>> START

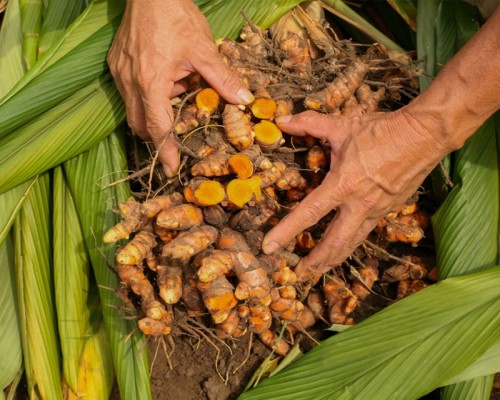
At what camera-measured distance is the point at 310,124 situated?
1.45 meters

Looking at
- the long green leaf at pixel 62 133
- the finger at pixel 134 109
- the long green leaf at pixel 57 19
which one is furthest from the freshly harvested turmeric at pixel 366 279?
the long green leaf at pixel 57 19

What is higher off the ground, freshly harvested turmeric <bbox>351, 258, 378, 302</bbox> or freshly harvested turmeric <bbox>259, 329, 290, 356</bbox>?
freshly harvested turmeric <bbox>351, 258, 378, 302</bbox>

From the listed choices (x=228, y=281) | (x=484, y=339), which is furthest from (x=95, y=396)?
(x=484, y=339)

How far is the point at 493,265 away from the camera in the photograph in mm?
1541

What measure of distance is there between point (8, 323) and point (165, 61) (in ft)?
2.82

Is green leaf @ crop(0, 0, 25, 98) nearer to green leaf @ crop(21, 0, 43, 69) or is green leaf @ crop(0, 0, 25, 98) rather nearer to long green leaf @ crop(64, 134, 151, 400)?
green leaf @ crop(21, 0, 43, 69)

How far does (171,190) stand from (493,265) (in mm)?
882

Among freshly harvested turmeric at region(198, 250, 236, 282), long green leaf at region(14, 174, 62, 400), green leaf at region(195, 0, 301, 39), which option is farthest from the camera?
green leaf at region(195, 0, 301, 39)

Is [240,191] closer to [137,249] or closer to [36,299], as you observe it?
[137,249]

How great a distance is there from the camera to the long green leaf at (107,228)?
1.49 m

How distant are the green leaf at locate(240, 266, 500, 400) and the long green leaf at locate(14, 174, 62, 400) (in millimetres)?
541

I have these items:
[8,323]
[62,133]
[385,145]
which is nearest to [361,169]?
[385,145]

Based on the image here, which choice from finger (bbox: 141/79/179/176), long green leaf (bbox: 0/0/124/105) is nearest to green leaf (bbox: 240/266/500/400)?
finger (bbox: 141/79/179/176)

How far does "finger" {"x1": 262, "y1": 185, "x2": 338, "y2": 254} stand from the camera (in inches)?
54.7
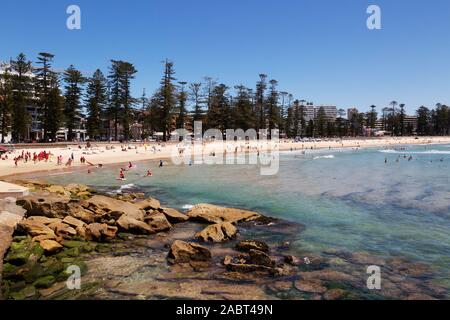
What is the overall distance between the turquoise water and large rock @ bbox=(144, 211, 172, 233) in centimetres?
543

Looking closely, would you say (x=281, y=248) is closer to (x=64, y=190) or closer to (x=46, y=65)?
(x=64, y=190)

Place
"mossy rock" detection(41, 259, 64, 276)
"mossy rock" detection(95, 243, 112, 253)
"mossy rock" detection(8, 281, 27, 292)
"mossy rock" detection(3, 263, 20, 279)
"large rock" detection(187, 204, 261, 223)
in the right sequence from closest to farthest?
"mossy rock" detection(8, 281, 27, 292) < "mossy rock" detection(3, 263, 20, 279) < "mossy rock" detection(41, 259, 64, 276) < "mossy rock" detection(95, 243, 112, 253) < "large rock" detection(187, 204, 261, 223)

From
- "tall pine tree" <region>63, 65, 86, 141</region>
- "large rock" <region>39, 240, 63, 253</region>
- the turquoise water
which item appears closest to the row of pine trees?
"tall pine tree" <region>63, 65, 86, 141</region>

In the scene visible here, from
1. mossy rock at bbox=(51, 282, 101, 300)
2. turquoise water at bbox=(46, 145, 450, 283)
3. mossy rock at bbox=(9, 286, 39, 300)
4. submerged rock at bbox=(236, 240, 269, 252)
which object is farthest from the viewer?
turquoise water at bbox=(46, 145, 450, 283)

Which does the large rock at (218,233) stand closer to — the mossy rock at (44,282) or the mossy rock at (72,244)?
the mossy rock at (72,244)

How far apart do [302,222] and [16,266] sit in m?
12.2

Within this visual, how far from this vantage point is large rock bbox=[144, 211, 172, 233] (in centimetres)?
1547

>> END

- **Written request**:
Retype, word for word, the lines from the one with "camera (in inches)?" through the last line of the entries above, and only those lines. Leave pictures out.

- **Output for this exercise**:
How far does "finger" {"x1": 262, "y1": 185, "x2": 338, "y2": 254} stand from the camera (in inches)?
54.7
What is the overall distance between the turquoise water and large rock @ bbox=(144, 211, 172, 233) in centimetres?
543

Looking closely, would you say (x=281, y=248) is closer to (x=64, y=190) or closer to (x=46, y=65)?
(x=64, y=190)

Place
"mossy rock" detection(41, 259, 64, 276)
"mossy rock" detection(95, 243, 112, 253)
"mossy rock" detection(8, 281, 27, 292)
"mossy rock" detection(3, 263, 20, 279)
"large rock" detection(187, 204, 261, 223)
in the right sequence from closest to farthest?
"mossy rock" detection(8, 281, 27, 292) < "mossy rock" detection(3, 263, 20, 279) < "mossy rock" detection(41, 259, 64, 276) < "mossy rock" detection(95, 243, 112, 253) < "large rock" detection(187, 204, 261, 223)

From
- "tall pine tree" <region>63, 65, 86, 141</region>
- "large rock" <region>39, 240, 63, 253</region>
- the turquoise water
which item appears closest to the row of pine trees?
"tall pine tree" <region>63, 65, 86, 141</region>

In the scene visible here, from
1. mossy rock at bbox=(51, 282, 101, 300)
2. turquoise water at bbox=(46, 145, 450, 283)
3. mossy rock at bbox=(9, 286, 39, 300)
4. submerged rock at bbox=(236, 240, 269, 252)
which object is farthest from the viewer?
turquoise water at bbox=(46, 145, 450, 283)

Which does the large rock at (218,233) stand closer to — the mossy rock at (44,282) or the mossy rock at (72,244)?
the mossy rock at (72,244)

How far apart do [302,222] and [16,266] sit in m?
12.2

Within this visual, how far from this vantage point is large rock bbox=[144, 211, 172, 233] (in centimetres)?
1547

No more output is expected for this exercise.